My approach is as follows:
I think I will have to have two mappers, one per input file (Can a single mapper be used to read both the files?). Mappers will simply emit the key and the value.
At the reducer end, when I receive all values corresponding to a key, I have to subtract the values, that is coming from the first file, by the value in the second file.
So I need to find out whether the corresponding value is coming from the second input file or first file. how can this be done?
Any other better approaches?
Upvotes: 2
Views: 1837
Reputation: 13402
This can be done in a single MapReduce program. You can use MultipleInputs support from MapReduce framework.
The reducer will get the list of values for key from file1. Hold this list of values in memory and fetch the list of values from file2 as well for the same key.

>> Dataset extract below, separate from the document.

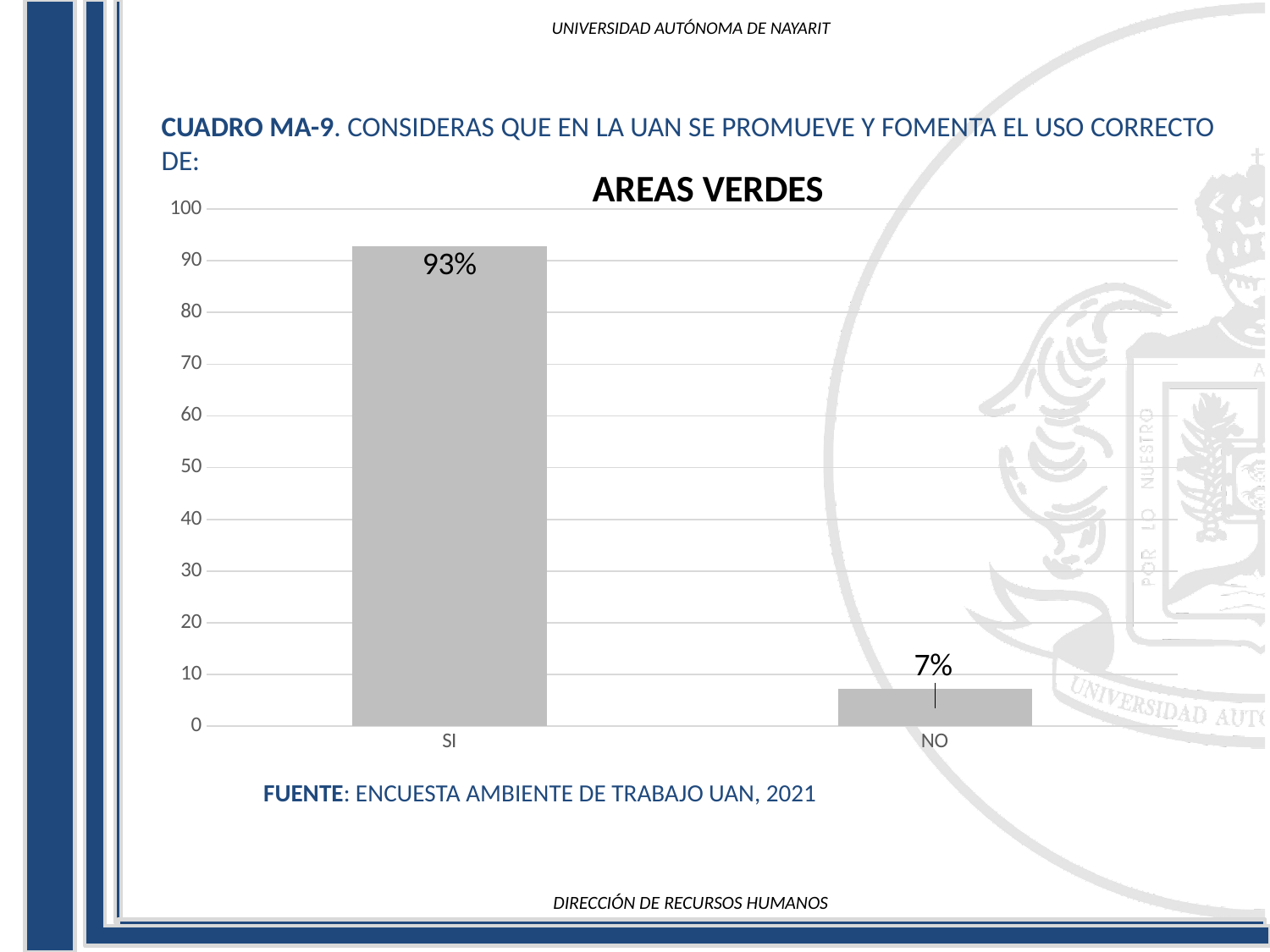
Is the value for SI greater or less than 90? greater Which category has the lowest value? NO What kind of chart is shown? bar chart What is the value for SI? 93% What is the title of the chart? AREAS VERDES What is the highest value shown on the vertical axis? 100 What is the value for NO? 7% How many categories are shown on the x axis? 2 Which category has the highest value? SI Which is larger, the value for SI or the value for NO? SI Is the value for NO greater or less than 10? less What is the difference between the values for SI and NO? 86%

These two will come consecutively because we have partitioned the data on only key part and comparator will also sort them on key value. Assuming the first file name comes alphabetically. Then perform them required operation on first file value list using second file value.
Configuration conf = new Configuration();
Job job = new Job(conf, "aggprog");
MultipleInputs.addInputPath(job,new Path(args[0]),TextInputFormat.class,MapperOne.class);
MultipleInputs.addInputPath(job,new Path(args[1]),TextInputFormat.class,MapperTwo.class);
conf.setPartitionerClass(CustomPartitioner.class);
Hope this helps.
Upvotes: 1
Reputation: 10428
Read in a separate mapper, and alter the contents so that you know which file they come from. e.g. output
key1 , 25 , file1
key1 , 35 , file1
key1 , 60 , file1
key2 , 30 , file1
key3 , 45 , file1
key3 , 65 , file1
key1, -10 , file2
key2, -20 , file2
key3, -15 , file2
Then, you can both outputs through a single mapreduce phase together, and you will know which is from where, and you can manipulate your data accordingly in your reducer.
Upvotes: 1